> **EXERCISE DETAILS**:
One range is to be output from the listing below, exactly as written: the line with "Korean fir (Abies koreana)" to the line with "NEKO LIGHT ORCHESTRA - ECHOS DE POUDLARD", both kept.

━━━ PROVIDED RECORDS ━━━

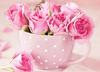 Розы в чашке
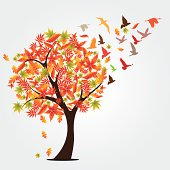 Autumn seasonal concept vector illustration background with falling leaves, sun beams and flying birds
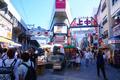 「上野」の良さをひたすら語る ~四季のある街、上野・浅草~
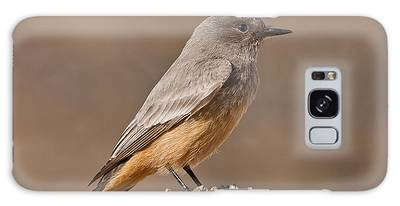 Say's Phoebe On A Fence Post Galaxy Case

━━━
━━━ PROVIDED RECORDS ━━━

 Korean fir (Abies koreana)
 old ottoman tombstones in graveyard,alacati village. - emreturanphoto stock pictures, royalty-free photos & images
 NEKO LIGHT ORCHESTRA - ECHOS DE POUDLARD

━━━

> **YOUR SOLUTION**:
 Korean fir (Abies koreana)
 old ottoman tombstones in graveyard,alacati village. - emreturanphoto stock pictures, royalty-free photos & images
 NEKO LIGHT ORCHESTRA - ECHOS DE POUDLARD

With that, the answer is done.